WEST.の桐山照史が27日、都内で行われたミュージカル「ミス・サイゴン」(10月~来年1月、東京・東急シアターオーブほか全国5都市)の製作発表記者会見に出席した。

 ベトナム戦争で陥落間近のサイゴンを舞台にした物語。

1992年の日本初演から35周年を迎え、通算上演回数1569回を重ねる。今回は2022年の帝国劇場公演以来、約4年ぶりの再演。会見冒頭では総勢56人のキャストが、約30分をかけて全8曲の劇中歌を披露した。

 桐山は前回まで市村正親が演じてきたフランス系ベトナム人のエンジニア役で、駒田一、東山義久とのトリプルキャストとなる。本作初参加とあって共演陣に向け「迷惑かけます、すいません。先に謝っておきます」と恐縮しながらも、「出せる桐山の150%の力を出して頑張りたい」と関西弁でまくし立てた。

 過去にも本作に出演している2人とはまだ会って2日目といい「引っ張ってくださって、楽しく現場に入れている。演じる人によって変わってくるし、伝わり方ももがき方も違う」と、桐山独自の魅力に磨きをかける。

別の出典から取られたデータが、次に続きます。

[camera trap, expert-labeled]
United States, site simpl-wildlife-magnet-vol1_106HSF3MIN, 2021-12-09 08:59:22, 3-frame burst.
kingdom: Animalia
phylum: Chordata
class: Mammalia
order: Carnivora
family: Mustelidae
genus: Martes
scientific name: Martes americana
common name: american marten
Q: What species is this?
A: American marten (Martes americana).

 本格的なオーディションを受けたのは、事務所に入った時以来約25年ぶり。その時はWEST.のコンサートツアー中だったこともあり全体を見渡すように演技したそうだが、演出家からはエンジニアという役柄を「人間を細く針で刺す、蛇のような人」と教わったという。

 稽古はまだ先だが、早くも不朽の名作ならではの重圧を感じている。「スピード感がすごくあって、その中に考えさせられる部分がいっぱいある。

2026年版全員のキャストから出る、秘めた力強い思いがお客様に届くように演じたい」と意気込んだ。